The still high interest rates, the shortage of credit and the loss of consumer confidence are reflected in stagnant private consumption, the first to be recorded since 2020. Of the seven months of 2025 with available information, four have been contractions for private consumption, an indicator to which almost half of Mexico’s GDP is attributed (48%).
Investment does not rebound
After the so-called first wave of nearshoring ended, gross fixed investment shows a significant contraction of 7.19% and accumulates eleven consecutive months of negative annual rates, according to data up to July 2025. In addition, public spending on infrastructure fell. 33.7% between January and August—the deepest decline on record.
The uncertainty associated with US trade policy and changes in the country’s institutional framework, together with less dynamism in public works, caused a contraction in investment. “This in turn weakened job creation. The growth in household income slowed down due to lower job creation, although salaries maintained real growth,” said Alejandro Saldaña.
The World Cup in 2026 will not be enough
The chief economist of Banco Bx+ considers that the export rebound has not translated into investment or employment because trade uncertainty with the United States persists. However, it foresees that the update of the T-MEC in 2026, together with lower interest rates and greater spending linked to the Soccer World Cup, will trigger a slight rebound in investment and domestic consumption.

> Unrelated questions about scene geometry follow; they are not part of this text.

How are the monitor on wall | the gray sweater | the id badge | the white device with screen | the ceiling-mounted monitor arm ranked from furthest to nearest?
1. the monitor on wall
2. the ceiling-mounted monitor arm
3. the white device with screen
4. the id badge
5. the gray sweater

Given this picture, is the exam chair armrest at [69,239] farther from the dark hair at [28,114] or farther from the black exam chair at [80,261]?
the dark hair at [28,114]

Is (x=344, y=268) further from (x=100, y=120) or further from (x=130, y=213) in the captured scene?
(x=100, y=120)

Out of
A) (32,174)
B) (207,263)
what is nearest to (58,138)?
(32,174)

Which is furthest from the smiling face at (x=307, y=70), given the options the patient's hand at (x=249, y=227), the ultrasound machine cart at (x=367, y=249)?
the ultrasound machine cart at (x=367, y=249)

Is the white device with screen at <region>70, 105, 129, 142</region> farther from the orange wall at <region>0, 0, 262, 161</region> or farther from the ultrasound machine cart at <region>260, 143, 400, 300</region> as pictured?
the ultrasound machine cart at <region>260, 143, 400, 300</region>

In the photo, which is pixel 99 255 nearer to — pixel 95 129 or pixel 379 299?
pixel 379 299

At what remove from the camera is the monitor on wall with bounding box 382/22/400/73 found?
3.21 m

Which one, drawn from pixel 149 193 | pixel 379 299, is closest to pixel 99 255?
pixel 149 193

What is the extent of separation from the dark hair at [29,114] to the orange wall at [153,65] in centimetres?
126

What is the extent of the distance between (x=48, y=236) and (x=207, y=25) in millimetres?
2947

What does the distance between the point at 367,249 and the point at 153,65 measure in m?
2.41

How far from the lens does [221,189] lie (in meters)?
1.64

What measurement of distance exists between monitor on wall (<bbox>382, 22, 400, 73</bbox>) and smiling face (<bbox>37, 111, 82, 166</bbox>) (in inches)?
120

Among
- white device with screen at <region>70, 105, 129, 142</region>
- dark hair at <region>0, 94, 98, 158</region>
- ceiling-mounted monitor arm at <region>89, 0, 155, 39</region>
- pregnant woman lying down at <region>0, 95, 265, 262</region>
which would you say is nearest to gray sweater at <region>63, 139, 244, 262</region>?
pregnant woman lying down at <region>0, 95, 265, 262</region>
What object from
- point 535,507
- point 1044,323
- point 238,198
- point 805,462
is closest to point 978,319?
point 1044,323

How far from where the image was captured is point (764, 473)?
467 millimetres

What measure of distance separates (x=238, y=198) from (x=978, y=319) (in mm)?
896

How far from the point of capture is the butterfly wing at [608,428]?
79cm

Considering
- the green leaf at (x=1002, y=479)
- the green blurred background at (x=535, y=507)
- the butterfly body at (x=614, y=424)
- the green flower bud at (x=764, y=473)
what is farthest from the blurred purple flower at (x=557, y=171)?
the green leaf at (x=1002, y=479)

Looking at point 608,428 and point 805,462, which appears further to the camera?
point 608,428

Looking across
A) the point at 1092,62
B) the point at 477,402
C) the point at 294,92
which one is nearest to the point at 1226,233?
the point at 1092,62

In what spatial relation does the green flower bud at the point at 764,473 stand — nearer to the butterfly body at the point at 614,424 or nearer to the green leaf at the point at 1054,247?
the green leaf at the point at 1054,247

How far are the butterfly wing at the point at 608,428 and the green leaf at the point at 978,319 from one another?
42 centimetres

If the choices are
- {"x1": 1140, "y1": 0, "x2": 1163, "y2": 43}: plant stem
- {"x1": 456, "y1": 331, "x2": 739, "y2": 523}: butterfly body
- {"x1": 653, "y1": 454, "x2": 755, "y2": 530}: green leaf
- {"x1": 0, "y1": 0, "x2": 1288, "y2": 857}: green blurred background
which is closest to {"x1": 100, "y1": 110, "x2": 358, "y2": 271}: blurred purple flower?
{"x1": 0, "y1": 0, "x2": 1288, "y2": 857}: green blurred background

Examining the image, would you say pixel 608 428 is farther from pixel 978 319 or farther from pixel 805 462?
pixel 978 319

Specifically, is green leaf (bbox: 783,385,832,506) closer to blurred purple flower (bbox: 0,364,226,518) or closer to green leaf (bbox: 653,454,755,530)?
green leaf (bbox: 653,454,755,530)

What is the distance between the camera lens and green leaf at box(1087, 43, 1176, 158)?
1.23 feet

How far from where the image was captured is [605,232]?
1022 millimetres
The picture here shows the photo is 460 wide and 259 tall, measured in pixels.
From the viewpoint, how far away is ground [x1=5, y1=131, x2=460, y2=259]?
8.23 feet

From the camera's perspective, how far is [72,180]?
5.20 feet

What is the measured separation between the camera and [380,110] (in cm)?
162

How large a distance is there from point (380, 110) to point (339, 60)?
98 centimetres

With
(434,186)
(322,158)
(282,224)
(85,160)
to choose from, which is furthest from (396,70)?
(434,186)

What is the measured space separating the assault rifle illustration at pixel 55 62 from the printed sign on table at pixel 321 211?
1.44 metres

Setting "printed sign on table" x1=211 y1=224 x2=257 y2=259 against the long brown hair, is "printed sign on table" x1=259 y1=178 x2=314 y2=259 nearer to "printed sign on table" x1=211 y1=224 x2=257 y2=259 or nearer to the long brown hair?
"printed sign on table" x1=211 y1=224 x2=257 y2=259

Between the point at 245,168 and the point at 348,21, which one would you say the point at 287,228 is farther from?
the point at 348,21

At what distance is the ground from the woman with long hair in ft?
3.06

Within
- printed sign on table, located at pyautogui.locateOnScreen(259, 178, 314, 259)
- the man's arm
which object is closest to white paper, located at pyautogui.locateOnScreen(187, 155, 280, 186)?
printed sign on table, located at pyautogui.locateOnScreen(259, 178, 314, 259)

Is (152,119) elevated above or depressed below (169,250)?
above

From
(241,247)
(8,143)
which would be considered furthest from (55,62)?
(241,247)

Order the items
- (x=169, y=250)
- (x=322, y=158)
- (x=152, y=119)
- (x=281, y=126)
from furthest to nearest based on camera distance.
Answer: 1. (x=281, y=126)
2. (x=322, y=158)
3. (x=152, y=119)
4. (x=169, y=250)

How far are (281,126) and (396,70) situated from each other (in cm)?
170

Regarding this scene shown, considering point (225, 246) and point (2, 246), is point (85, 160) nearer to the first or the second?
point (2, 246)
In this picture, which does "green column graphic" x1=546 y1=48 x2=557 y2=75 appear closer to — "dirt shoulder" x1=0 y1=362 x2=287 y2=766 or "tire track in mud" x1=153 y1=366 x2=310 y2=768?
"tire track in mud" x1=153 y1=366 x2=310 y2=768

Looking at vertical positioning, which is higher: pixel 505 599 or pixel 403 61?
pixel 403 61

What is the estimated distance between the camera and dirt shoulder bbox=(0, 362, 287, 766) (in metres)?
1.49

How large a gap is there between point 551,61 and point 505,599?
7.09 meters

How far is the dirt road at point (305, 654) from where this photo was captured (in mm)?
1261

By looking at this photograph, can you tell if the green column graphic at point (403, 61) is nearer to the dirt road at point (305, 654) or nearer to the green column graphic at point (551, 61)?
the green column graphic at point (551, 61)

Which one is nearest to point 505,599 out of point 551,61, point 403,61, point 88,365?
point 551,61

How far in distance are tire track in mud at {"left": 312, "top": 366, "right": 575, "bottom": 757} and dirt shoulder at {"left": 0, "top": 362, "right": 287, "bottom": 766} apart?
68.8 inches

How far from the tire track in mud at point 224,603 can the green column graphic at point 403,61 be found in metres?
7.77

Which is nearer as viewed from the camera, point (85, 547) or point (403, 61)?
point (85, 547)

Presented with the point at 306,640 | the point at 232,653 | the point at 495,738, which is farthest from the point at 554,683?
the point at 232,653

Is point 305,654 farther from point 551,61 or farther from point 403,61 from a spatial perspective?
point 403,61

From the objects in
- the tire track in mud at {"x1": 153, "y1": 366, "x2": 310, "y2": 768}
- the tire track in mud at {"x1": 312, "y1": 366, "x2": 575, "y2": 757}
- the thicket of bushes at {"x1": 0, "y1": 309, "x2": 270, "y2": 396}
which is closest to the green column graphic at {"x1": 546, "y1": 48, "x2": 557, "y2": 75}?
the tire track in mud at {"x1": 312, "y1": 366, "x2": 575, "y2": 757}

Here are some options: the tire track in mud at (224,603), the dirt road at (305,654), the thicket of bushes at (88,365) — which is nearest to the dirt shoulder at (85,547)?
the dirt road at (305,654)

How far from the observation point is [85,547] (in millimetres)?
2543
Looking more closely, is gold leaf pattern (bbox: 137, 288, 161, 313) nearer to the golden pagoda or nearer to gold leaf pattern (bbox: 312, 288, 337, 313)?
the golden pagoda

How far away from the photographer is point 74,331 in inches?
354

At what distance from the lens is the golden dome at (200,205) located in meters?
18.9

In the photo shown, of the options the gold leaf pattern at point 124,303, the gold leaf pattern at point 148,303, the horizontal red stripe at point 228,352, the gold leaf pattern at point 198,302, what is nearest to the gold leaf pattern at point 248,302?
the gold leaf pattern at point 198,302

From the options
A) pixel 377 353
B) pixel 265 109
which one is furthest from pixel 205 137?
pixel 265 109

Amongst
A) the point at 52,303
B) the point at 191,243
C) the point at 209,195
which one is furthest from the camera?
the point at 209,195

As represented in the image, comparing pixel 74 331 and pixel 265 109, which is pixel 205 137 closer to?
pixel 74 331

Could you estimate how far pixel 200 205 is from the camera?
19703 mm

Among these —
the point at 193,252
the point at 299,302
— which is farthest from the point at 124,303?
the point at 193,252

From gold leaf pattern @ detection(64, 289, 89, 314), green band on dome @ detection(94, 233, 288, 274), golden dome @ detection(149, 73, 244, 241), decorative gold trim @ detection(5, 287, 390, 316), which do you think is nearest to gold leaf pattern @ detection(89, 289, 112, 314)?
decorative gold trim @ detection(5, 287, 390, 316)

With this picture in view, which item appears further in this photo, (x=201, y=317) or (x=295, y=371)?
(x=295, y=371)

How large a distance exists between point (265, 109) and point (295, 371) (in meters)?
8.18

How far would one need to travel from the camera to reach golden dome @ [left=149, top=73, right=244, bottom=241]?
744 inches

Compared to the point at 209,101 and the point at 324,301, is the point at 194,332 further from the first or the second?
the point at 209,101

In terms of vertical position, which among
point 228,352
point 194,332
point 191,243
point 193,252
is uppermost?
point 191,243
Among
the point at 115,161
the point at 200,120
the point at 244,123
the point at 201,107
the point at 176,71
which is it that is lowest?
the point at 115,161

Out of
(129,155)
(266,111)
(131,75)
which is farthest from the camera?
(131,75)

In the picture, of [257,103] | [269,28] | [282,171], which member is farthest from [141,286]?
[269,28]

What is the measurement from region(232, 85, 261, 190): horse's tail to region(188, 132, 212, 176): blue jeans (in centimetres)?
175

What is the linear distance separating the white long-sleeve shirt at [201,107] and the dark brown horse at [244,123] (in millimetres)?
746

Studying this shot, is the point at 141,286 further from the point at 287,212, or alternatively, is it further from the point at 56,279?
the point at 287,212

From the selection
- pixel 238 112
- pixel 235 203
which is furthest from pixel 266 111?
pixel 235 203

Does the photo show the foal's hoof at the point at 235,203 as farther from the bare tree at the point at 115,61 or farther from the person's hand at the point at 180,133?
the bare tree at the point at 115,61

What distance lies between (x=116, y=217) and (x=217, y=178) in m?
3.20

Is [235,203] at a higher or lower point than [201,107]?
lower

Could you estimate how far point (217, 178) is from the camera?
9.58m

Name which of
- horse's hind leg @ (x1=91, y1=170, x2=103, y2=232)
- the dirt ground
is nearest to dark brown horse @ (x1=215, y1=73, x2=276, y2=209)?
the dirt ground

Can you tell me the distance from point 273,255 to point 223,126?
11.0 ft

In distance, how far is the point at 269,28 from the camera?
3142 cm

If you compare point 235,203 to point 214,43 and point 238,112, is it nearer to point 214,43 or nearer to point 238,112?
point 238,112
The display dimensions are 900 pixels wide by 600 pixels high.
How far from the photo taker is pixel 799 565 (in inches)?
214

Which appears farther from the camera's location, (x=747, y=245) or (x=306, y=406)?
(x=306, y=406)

“Once the T-MEC is updated and rates are lowered, investment and consumption could show somewhat more favorable dynamics.”
Banco BASE, for its part, projects that the Mexican economy will grow around 1% in 2026, with real wages practically without progress and consumption still weak.
The recovery will depend on whether the government manages to reverse the collapse in investment and restore private sector confidence. “Mexico needs to strengthen its productivity and formalize employment if it wants to break the stagnation,” Siller warned. Otherwise, Mexico could maintain export-driven growth, but with an increasingly weak domestic market.
In 2026, the reduction in government aid and transfers will be added. The data show that public spending on subsidies and transfers fell 4.1% annually at the end of August and other social supports fell more than 60% in the first eight months of the year.
With underlying inflation still high, especially in food merchandise, this lower flow of public resources accentuates the pressure on real incomes and limits the margin for recovery of private consumption for the following year.